John Ford was quite an elusive character. He was considered a great artist inside and outside of Hollywood during his life. This short book isn't a bad attempt to have him comment on those films most precious to him and to us. Unlike Orson Welles, who made only a few films over 40 years, and spoke on them extensively with Bogdanovich, Ford speaks just a sentence or two or maybe a paragraph on some of the greatest films of all time. Grapes of Wrath? "I liked the idea of a family going out and trying to find their way in the world." She Wore a Yellow Ribbon? "I tried to copy the Remington style there." The Man Who Shot Liberty Valance? "I think they were both good characters and I rather liked the story."

I hope I haven't made it sound too simplistic, because Ford actually reveals the most important parts of his films with very few words. Just reading a sentence or two and watching the film gives you the idea of what Ford was trying to convey. It may even give these films new meaning.

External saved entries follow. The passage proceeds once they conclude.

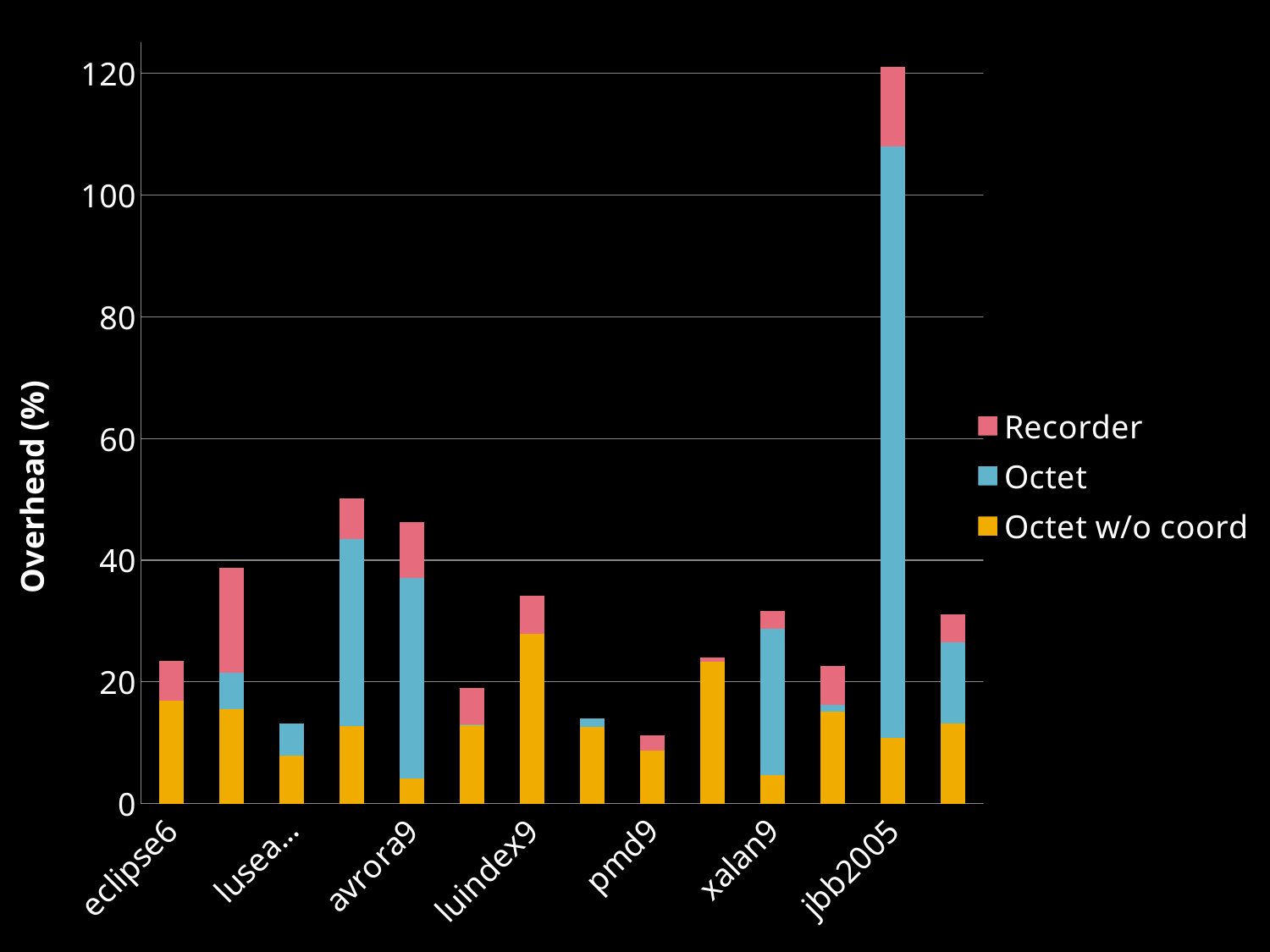
Which has the larger total overhead, jbb2005 or eclipse6? jbb2005 Which has the larger total overhead, avrora9 or luindex9? avrora9 How many category labels are shown on the x axis? 7 Which labeled category has the highest total overhead? jbb2005 What are the series names listed in the legend? Recorder, Octet, Octet w/o coord Is the total overhead for jbb2005 greater or less than 100? greater How many series does the legend list? 3 Is the total overhead for luindex9 greater or less than 40? less Is the total overhead for avrora9 greater or less than 40? greater What type of chart is shown on the slide? stacked bar chart What is the title of the y axis? Overhead (%)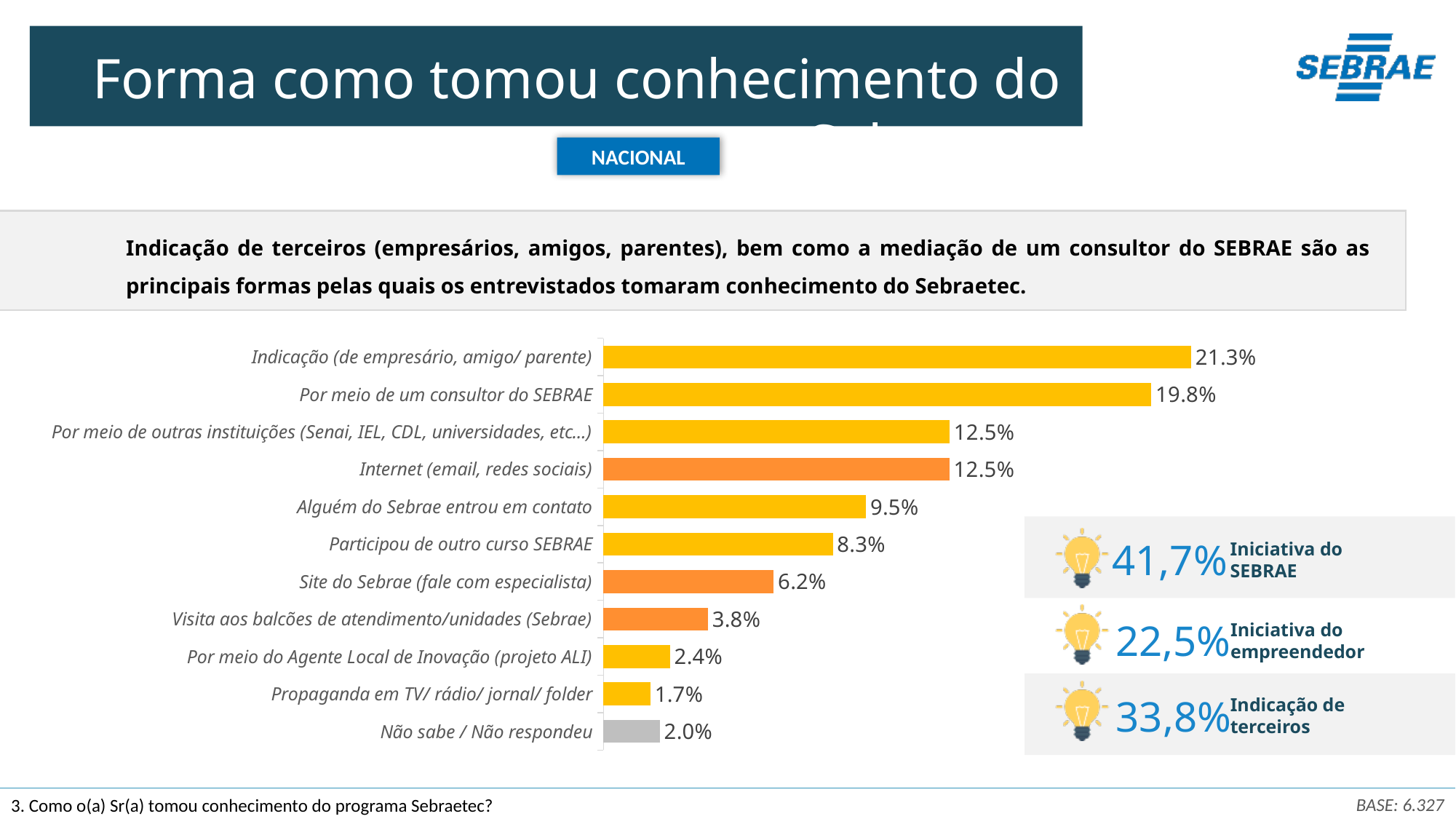
What is the value for 'Propaganda em TV/ rádio/ jornal/ folder'? 1.7% What kind of chart is shown on the slide? Bar chart What is the value for 'Internet (email, redes sociais)'? 12.5% What is the value for 'Site do Sebrae (fale com especialista)'? 6.2% What percentage is shown next to 'Iniciativa do SEBRAE' in the box to the right of the chart? 41,7% What is the difference between 'Indicação (de empresário, amigo/ parente)' and 'Por meio de um consultor do SEBRAE'? 1.5% Which category has the highest value? Indicação (de empresário, amigo/ parente) How many categories are shown in the chart? 11 What is the value for 'Por meio de um consultor do SEBRAE'? 19.8% What is the value for 'Indicação (de empresário, amigo/ parente)'? 21.3% Which is larger: 'Alguém do Sebrae entrou em contato' or 'Participou de outro curso SEBRAE'? Alguém do Sebrae entrou em contato Which category has the lowest value? Propaganda em TV/ rádio/ jornal/ folder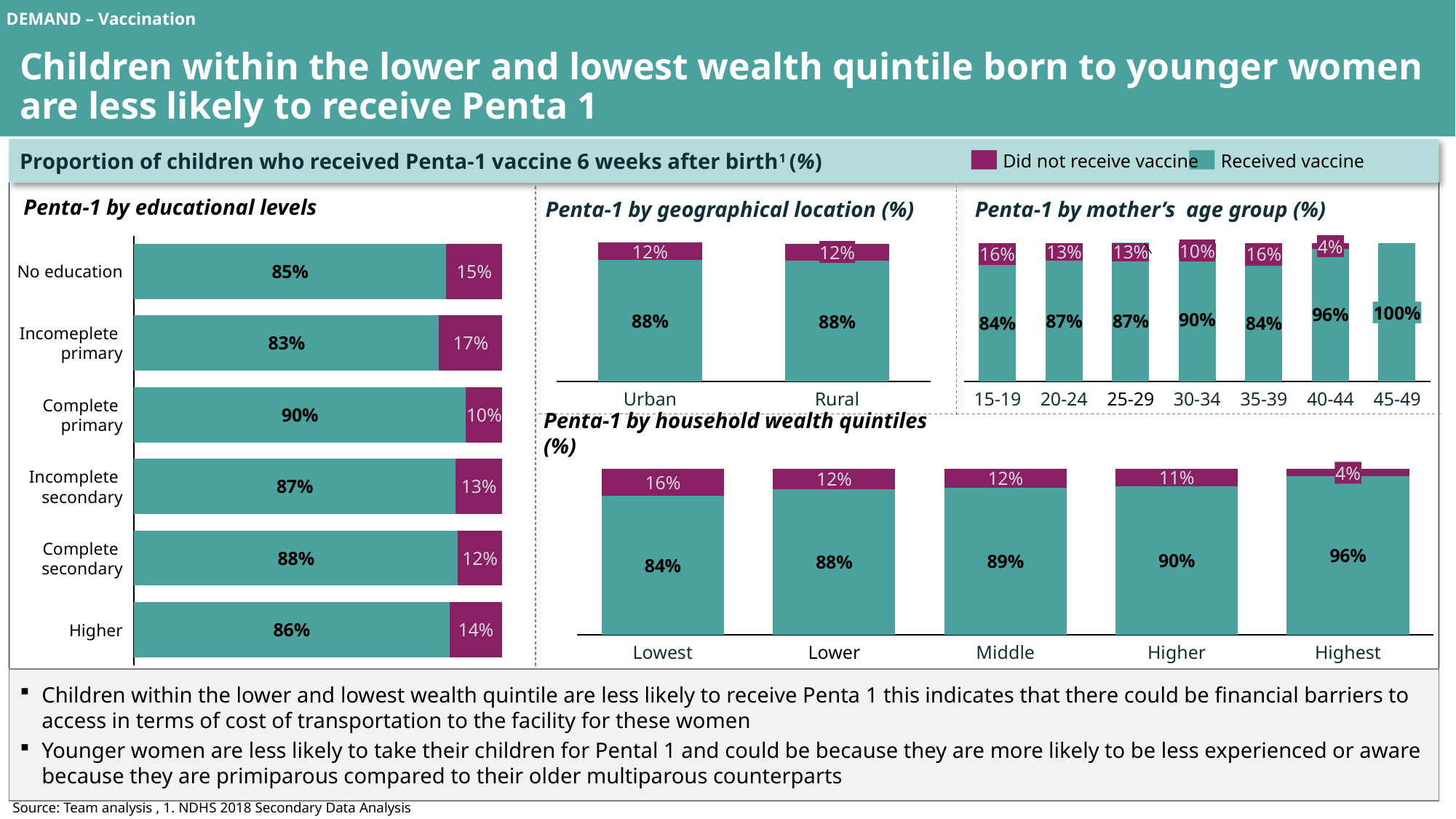
In the 'Penta-1 by educational levels' chart, which educational level has the lowest share of children who received the vaccine? Incomeplete primary In the 'Penta-1 by household wealth quintiles' chart, what percentage of children in the Lowest quintile did not receive the vaccine? 16% In the 'Penta-1 by educational levels' chart, which educational level has the highest share of children who received the vaccine? Complete primary In the 'Penta-1 by household wealth quintiles' chart, which quintile has the highest share of children who received the vaccine? Highest In the 'Penta-1 by household wealth quintiles' chart, is the received-vaccine percentage larger for the Middle or the Lower quintile? Middle In the 'Penta-1 by mother's age group' chart, how many age groups are shown? 7 How many series does the legend at the top of the slide list? 2 In the 'Penta-1 by educational levels' chart, what percentage of children of mothers with no education received the vaccine? 85% In the 'Penta-1 by mother's age group' chart, what is the difference in the received-vaccine percentage between the 30-34 and 15-19 age groups? 6% In the 'Penta-1 by geographical location' chart, what percentage of rural children did not receive the vaccine? 12% In the 'Penta-1 by educational levels' chart, how many educational levels are shown? 6 In the 'Penta-1 by mother's age group' chart, what percentage of children of mothers aged 45-49 received the vaccine? 100%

The Legendary Directors Talks...Really?
This book by Bogdanovich is the first attempt to portray the art of this truly great poet in cinema. If you are looking for the facts about his life, just forget this book. But if you are REALLY interested in what kind of person he was, this classic book still remains one of the most poignant portrait of a great filmmaker. Ford rarely tells the truth, and many things that he said in this book is now considered or confirmed to be untrue by biographers and scholars. But it is not only the facts that makes a man. Through the "lies" (if you may called it), you learn a lot about his great sense of sarcastic humour, and his way of capturing people's heart: in many occasion, Ford makes fun of Bogdanovich, yet without hurting his feelings. How many people can talk to somebody like this? I, personally, have never met. Telling stories is itself an art, for somebody like Ford. And through him telling stories, you can feel the poet inside him. Actually, Ford is more honest than most of the directors of his generation. Think of Alfred Hitchcock's self-glorification as he was interviewed by Truffaut. Ford doesn't do that. He is humble and never tries to boast about his "art". He says, he just put the camera before something he found interesting. He never tells about all the difficulties he had to go through to achieve that, but you if you are a careful reader, and somebody who knows his films, you can just feel it. Bogdanovich's introduction, describing the great artist at work during the shooting of Cheyenne Autunmn is so beautiful and sad it will bring tears to your eyes.